Shocking Revelation: Panel Declares Decongestant in Cold Medicines Ineffective

An advisory panel to the Food and Drug Administration unanimously agreed on Tuesday that phenylephrine, a common decongestant ingredient found in many over-the-counter cold medicines, is ineffective for relieving nasal congestion.

This decision sets the stage for the agency to potentially ban phenylephrine from these products, leading to the removal of hundreds of items from store shelves, including popular brands like Tylenol, Mucinex, and Benadryl cold and flu remedies.

However, it may take several months for the FDA to finalize its decision, and there may be challenges to the findings. This could further delay any product substitutions or removal of stock from stores.

In the meantime, experts recommend that consumers remain calm and avoid discarding all the drugs in their medicine cabinets. While phenylephrine is ineffective for nasal congestion relief when taken orally, it is not considered dangerous. These products still contain other ingredients that can help alleviate cold symptoms.

The panel based their unanimous vote on a review of various studies, which concluded that phenylephrine is essentially useless and no better than a placebo.

Some advisers noted that taking phenylephrine only delays the use of more effective remedies.

“We have better options in the over-the-counter space to help our patients, and the studies do not support that this is an effective drug,” said Maria Coyle, chairwoman of the panel and associate professor of pharmacy at Ohio State University.

Dr. Leslie Hendeles, a pharmacist from the University of Florida, explained, “If you have a stuffy nose and you take this medicine, you will still have a stuffy nose.” He and his colleagues initially petitioned the FDA in 2007 to remove phenylephrine from the market.

Each cold and flu season, millions of Americans rely on at least 250 products containing phenylephrine, which generated nearly $1.8 billion in sales last year. Some examples include Sudafed Sinus Congestion, Tylenol Cold & Flu Severe, NyQuil Severe Cold & Flu, Theraflu Severe Cold Relief, and Mucinex Sinus Max.

These products typically contain two oral decongestants: phenylephrine and pseudoephedrine.

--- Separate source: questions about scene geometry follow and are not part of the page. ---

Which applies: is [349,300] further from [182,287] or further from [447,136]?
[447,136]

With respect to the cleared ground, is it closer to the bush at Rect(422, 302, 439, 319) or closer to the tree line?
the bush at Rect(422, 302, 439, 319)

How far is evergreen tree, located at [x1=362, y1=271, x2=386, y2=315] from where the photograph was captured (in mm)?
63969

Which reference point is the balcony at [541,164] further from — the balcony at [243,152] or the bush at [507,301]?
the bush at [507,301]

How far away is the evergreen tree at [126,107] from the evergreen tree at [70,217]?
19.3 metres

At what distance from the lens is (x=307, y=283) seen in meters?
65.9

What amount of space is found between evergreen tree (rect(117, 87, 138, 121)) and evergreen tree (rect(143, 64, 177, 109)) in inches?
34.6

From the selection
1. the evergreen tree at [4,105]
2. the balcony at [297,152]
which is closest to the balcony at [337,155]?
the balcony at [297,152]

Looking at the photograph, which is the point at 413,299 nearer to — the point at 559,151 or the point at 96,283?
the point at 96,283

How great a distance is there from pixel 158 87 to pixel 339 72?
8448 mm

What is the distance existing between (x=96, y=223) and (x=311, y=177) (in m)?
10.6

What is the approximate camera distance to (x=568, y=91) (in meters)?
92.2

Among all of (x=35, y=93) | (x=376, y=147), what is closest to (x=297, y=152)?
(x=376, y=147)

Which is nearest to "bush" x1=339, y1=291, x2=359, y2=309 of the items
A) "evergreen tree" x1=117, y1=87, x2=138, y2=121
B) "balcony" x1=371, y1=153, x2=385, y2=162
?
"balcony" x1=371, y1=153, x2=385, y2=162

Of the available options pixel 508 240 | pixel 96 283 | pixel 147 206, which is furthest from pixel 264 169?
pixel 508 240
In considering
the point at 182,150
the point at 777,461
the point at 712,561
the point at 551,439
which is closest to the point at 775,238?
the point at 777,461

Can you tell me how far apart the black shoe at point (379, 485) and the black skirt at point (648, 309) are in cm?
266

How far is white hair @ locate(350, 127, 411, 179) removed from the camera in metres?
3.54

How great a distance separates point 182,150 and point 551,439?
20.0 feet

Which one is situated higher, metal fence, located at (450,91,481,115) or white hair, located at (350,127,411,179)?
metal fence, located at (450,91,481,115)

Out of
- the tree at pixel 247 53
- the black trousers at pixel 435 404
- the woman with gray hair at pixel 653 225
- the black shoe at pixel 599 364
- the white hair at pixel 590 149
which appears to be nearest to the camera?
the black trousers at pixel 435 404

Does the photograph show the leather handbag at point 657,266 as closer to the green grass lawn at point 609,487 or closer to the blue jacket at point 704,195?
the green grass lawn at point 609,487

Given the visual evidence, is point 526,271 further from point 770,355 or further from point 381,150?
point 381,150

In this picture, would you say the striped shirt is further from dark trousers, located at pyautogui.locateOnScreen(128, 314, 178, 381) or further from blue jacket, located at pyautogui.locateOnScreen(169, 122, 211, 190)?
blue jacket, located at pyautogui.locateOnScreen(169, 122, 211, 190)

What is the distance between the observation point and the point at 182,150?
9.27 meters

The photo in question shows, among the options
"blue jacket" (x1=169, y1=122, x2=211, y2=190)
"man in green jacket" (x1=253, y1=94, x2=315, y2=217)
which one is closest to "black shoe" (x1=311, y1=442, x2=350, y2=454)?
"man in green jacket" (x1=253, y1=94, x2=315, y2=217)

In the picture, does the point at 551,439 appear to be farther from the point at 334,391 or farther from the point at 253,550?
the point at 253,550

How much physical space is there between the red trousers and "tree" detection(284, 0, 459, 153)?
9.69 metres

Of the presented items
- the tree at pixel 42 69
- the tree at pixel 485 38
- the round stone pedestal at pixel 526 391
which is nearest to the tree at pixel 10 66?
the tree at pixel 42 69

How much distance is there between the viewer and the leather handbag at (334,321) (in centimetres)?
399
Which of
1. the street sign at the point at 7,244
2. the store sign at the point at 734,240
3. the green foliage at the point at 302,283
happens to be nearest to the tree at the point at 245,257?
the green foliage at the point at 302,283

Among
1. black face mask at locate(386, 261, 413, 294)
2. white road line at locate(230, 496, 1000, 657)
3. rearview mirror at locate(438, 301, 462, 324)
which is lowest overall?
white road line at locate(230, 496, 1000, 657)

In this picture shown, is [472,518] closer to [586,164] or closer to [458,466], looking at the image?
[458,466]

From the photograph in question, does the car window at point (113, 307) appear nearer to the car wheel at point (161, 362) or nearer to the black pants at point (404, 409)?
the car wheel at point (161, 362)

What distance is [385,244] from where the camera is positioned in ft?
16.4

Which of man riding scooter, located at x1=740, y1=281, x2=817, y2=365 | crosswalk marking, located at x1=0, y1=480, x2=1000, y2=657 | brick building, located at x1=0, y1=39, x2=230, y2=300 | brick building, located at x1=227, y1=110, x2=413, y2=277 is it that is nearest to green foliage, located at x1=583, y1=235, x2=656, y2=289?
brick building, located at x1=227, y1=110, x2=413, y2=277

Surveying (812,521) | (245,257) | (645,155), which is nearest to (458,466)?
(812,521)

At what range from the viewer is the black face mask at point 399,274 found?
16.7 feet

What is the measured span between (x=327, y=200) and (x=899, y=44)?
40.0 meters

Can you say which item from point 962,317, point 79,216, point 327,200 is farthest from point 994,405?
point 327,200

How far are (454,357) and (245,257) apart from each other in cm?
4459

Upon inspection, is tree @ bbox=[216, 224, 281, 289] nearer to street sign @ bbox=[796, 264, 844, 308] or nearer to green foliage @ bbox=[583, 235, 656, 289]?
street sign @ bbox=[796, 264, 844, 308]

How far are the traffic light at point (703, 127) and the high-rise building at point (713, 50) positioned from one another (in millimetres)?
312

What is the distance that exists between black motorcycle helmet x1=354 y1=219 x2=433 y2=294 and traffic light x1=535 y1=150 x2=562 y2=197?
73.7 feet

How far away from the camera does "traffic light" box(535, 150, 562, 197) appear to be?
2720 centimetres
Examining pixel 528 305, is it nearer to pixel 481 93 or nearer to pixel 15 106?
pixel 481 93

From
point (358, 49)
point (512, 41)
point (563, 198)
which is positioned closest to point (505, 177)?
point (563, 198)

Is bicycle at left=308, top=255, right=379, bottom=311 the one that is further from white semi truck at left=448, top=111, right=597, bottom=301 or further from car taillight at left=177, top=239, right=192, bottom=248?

Under previous FDA standards, phenylephrine was considered safe and effective because it constricts blood vessels in the nasal passages. Nasal sprays with phenylephrine are still considered effective, as well as its use in surgery or eye dilation. Nasal sprays containing oxymetazoline are also effective for nasal congestion.

Other options for easing congestion during a cold include products containing oral pseudoephedrine, nasal steroids like Flonase, nasal antihistamines, and oral pseudoephedrine for hay fever or allergic rhinitis.

Many popular cold and flu products not specifically targeting congestion do not contain phenylephrine.

If phenylephrine is removed from these products, it could disrupt the market and potentially lead to increased use of pseudoephedrine, which is restricted due to its misuse in meth labs.

Buying pseudoephedrine products can be a tedious process, as they are kept behind store counters, have purchase limits, and require age verification.

Pseudoephedrine can also cause side effects such as increased blood pressure, jitters, and wakefulness, according to Dr. Hendeles.

The issue of phenylephrine’s effectiveness has been debated at the FDA for decades.

Dr. Hendeles, now an emeritus professor, has been evaluating the ingredient since 1993 and stated, “Quality research has told the true story about phenylephrine.”

The potential benefits of discontinuing phenylephrine use, as suggested by the FDA, include avoiding unnecessary costs and delays in care by not taking a drug without any benefit.

Consumers should not take additional doses of combination cold medicines containing phenylephrine if one dose does not provide relief. Excessive consumption of other ingredients in these products can be dangerous.

The Consumer Healthcare Products Association, representing companies that produce over-the-counter drugs, disagreed with the panel’s recommendation. They claim that phenylephrine is both safe and effective, and removing it would lead to negative consequences.

According to Marcia D. Howard, vice president of regulatory and scientific affairs for the Consumer Healthcare Products Association, removing phenylephrine would burden consumers and strain the U.S. healthcare system.

It may be some time before any changes are announced, but the FDA has already indicated that phenylephrine is ineffective. The agency will consider the comments and opinions of its panel experts before making a final decision.

As is often the case when the FDA proposes regulations that impact major corporations, efforts to delay the decision, such as lawsuits and lobbying, are expected. The agency may also provide a grace period for drug companies to replace ingredients if necessary.